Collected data
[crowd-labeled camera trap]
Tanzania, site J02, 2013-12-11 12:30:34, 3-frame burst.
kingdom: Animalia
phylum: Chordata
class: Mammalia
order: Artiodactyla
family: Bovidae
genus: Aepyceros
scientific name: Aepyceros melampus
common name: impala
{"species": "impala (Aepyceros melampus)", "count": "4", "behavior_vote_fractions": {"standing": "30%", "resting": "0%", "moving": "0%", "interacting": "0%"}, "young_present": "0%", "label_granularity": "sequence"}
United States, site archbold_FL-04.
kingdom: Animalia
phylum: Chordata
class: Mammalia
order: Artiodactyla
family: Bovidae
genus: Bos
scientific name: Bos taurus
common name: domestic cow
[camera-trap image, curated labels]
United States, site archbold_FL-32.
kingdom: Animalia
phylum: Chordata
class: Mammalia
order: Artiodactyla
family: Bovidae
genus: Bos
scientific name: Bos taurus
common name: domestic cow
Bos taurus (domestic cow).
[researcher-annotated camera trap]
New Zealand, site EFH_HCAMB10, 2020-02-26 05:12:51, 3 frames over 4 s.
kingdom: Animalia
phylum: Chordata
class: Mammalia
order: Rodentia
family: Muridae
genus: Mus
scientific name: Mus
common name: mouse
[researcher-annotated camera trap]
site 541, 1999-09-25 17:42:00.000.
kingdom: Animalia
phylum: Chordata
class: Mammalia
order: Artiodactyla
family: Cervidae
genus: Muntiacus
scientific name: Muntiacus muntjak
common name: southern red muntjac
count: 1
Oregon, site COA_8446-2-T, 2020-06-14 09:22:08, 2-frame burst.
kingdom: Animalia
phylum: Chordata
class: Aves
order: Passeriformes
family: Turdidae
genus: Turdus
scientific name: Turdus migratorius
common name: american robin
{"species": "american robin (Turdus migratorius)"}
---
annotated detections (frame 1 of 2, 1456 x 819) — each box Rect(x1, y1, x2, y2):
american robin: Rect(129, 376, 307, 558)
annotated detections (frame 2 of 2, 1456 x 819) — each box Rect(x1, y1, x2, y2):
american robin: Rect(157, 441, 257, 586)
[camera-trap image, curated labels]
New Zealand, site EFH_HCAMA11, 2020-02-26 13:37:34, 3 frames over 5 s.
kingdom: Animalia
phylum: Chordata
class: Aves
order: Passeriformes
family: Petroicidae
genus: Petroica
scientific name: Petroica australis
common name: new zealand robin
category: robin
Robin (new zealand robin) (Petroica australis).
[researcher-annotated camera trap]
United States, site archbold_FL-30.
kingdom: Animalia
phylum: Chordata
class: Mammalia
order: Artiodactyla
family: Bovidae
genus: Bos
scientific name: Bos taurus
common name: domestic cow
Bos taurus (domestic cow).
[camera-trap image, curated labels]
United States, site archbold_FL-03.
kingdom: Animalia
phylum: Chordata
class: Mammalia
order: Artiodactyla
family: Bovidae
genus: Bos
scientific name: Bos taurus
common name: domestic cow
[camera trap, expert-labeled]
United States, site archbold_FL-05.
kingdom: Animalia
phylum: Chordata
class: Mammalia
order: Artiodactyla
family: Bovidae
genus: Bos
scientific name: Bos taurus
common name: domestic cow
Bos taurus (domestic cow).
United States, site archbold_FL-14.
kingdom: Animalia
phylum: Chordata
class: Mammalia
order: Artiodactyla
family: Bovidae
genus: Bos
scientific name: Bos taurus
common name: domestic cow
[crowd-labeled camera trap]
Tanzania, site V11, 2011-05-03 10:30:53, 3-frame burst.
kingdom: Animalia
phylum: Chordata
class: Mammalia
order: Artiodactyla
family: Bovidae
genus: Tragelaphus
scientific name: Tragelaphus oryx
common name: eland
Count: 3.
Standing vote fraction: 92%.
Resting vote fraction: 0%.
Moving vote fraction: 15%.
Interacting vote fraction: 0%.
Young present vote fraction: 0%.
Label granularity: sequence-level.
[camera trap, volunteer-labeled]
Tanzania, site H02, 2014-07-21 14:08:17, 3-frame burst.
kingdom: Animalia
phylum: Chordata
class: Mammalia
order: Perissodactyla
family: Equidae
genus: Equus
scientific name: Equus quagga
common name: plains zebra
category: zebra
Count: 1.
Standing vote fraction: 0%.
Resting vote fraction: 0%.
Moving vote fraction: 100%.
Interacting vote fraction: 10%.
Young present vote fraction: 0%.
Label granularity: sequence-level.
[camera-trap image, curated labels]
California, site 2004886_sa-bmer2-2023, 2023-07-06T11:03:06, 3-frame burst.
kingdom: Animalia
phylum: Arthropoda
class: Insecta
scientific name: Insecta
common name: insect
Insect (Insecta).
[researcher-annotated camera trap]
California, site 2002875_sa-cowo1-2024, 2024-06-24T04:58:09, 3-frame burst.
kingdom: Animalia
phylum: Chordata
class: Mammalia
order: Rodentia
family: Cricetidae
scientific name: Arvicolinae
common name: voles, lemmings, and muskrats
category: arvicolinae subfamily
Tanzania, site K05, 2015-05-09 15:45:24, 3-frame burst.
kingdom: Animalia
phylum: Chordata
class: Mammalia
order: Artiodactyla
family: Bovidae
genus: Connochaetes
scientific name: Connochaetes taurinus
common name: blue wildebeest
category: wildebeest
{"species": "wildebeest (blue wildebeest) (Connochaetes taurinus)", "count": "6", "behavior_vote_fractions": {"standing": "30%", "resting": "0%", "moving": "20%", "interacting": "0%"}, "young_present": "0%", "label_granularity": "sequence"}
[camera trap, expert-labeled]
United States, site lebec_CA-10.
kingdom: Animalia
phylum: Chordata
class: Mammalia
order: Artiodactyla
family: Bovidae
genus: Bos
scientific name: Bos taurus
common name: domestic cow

Task goal: Print out all the entries above exactly.

Solved exercise:
[crowd-labeled camera trap]
Tanzania, site J02, 2013-12-11 12:30:34, 3-frame burst.
kingdom: Animalia
phylum: Chordata
class: Mammalia
order: Artiodactyla
family: Bovidae
genus: Aepyceros
scientific name: Aepyceros melampus
common name: impala
{"species": "impala (Aepyceros melampus)", "count": "4", "behavior_vote_fractions": {"standing": "30%", "resting": "0%", "moving": "0%", "interacting": "0%"}, "young_present": "0%", "label_granularity": "sequence"}
United States, site archbold_FL-04.
kingdom: Animalia
phylum: Chordata
class: Mammalia
order: Artiodactyla
family: Bovidae
genus: Bos
scientific name: Bos taurus
common name: domestic cow
[camera-trap image, curated labels]
United States, site archbold_FL-32.
kingdom: Animalia
phylum: Chordata
class: Mammalia
order: Artiodactyla
family: Bovidae
genus: Bos
scientific name: Bos taurus
common name: domestic cow
Bos taurus (domestic cow).
[researcher-annotated camera trap]
New Zealand, site EFH_HCAMB10, 2020-02-26 05:12:51, 3 frames over 4 s.
kingdom: Animalia
phylum: Chordata
class: Mammalia
order: Rodentia
family: Muridae
genus: Mus
scientific name: Mus
common name: mouse
[researcher-annotated camera trap]
site 541, 1999-09-25 17:42:00.000.
kingdom: Animalia
phylum: Chordata
class: Mammalia
order: Artiodactyla
family: Cervidae
genus: Muntiacus
scientific name: Muntiacus muntjak
common name: southern red muntjac
count: 1
Oregon, site COA_8446-2-T, 2020-06-14 09:22:08, 2-frame burst.
kingdom: Animalia
phylum: Chordata
class: Aves
order: Passeriformes
family: Turdidae
genus: Turdus
scientific name: Turdus migratorius
common name: american robin
{"species": "american robin (Turdus migratorius)"}
---
annotated detections (frame 1 of 2, 1456 x 819) — each box Rect(x1, y1, x2, y2):
american robin: Rect(129, 376, 307, 558)
annotated detections (frame 2 of 2, 1456 x 819) — each box Rect(x1, y1, x2, y2):
american robin: Rect(157, 441, 257, 586)
[camera-trap image, curated labels]
New Zealand, site EFH_HCAMA11, 2020-02-26 13:37:34, 3 frames over 5 s.
kingdom: Animalia
phylum: Chordata
class: Aves
order: Passeriformes
family: Petroicidae
genus: Petroica
scientific name: Petroica australis
common name: new zealand robin
category: robin
Robin (new zealand robin) (Petroica australis).
[researcher-annotated camera trap]
United States, site archbold_FL-30.
kingdom: Animalia
phylum: Chordata
class: Mammalia
order: Artiodactyla
family: Bovidae
genus: Bos
scientific name: Bos taurus
common name: domestic cow
Bos taurus (domestic cow).
[camera-trap image, curated labels]
United States, site archbold_FL-03.
kingdom: Animalia
phylum: Chordata
class: Mammalia
order: Artiodactyla
family: Bovidae
genus: Bos
scientific name: Bos taurus
common name: domestic cow
[camera trap, expert-labeled]
United States, site archbold_FL-05.
kingdom: Animalia
phylum: Chordata
class: Mammalia
order: Artiodactyla
family: Bovidae
genus: Bos
scientific name: Bos taurus
common name: domestic cow
Bos taurus (domestic cow).
United States, site archbold_FL-14.
kingdom: Animalia
phylum: Chordata
class: Mammalia
order: Artiodactyla
family: Bovidae
genus: Bos
scientific name: Bos taurus
common name: domestic cow
[crowd-labeled camera trap]
Tanzania, site V11, 2011-05-03 10:30:53, 3-frame burst.
kingdom: Animalia
phylum: Chordata
class: Mammalia
order: Artiodactyla
family: Bovidae
genus: Tragelaphus
scientific name: Tragelaphus oryx
common name: eland
Count: 3.
Standing vote fraction: 92%.
Resting vote fraction: 0%.
Moving vote fraction: 15%.
Interacting vote fraction: 0%.
Young present vote fraction: 0%.
Label granularity: sequence-level.
[camera trap, volunteer-labeled]
Tanzania, site H02, 2014-07-21 14:08:17, 3-frame burst.
kingdom: Animalia
phylum: Chordata
class: Mammalia
order: Perissodactyla
family: Equidae
genus: Equus
scientific name: Equus quagga
common name: plains zebra
category: zebra
Count: 1.
Standing vote fraction: 0%.
Resting vote fraction: 0%.
Moving vote fraction: 100%.
Interacting vote fraction: 10%.
Young present vote fraction: 0%.
Label granularity: sequence-level.
[camera-trap image, curated labels]
California, site 2004886_sa-bmer2-2023, 2023-07-06T11:03:06, 3-frame burst.
kingdom: Animalia
phylum: Arthropoda
class: Insecta
scientific name: Insecta
common name: insect
Insect (Insecta).
[researcher-annotated camera trap]
California, site 2002875_sa-cowo1-2024, 2024-06-24T04:58:09, 3-frame burst.
kingdom: Animalia
phylum: Chordata
class: Mammalia
order: Rodentia
family: Cricetidae
scientific name: Arvicolinae
common name: voles, lemmings, and muskrats
category: arvicolinae subfamily
Tanzania, site K05, 2015-05-09 15:45:24, 3-frame burst.
kingdom: Animalia
phylum: Chordata
class: Mammalia
order: Artiodactyla
family: Bovidae
genus: Connochaetes
scientific name: Connochaetes taurinus
common name: blue wildebeest
category: wildebeest
{"species": "wildebeest (blue wildebeest) (Connochaetes taurinus)", "count": "6", "behavior_vote_fractions": {"standing": "30%", "resting": "0%", "moving": "20%", "interacting": "0%"}, "young_present": "0%", "label_granularity": "sequence"}
[camera trap, expert-labeled]
United States, site lebec_CA-10.
kingdom: Animalia
phylum: Chordata
class: Mammalia
order: Artiodactyla
family: Bovidae
genus: Bos
scientific name: Bos taurus
common name: domestic cow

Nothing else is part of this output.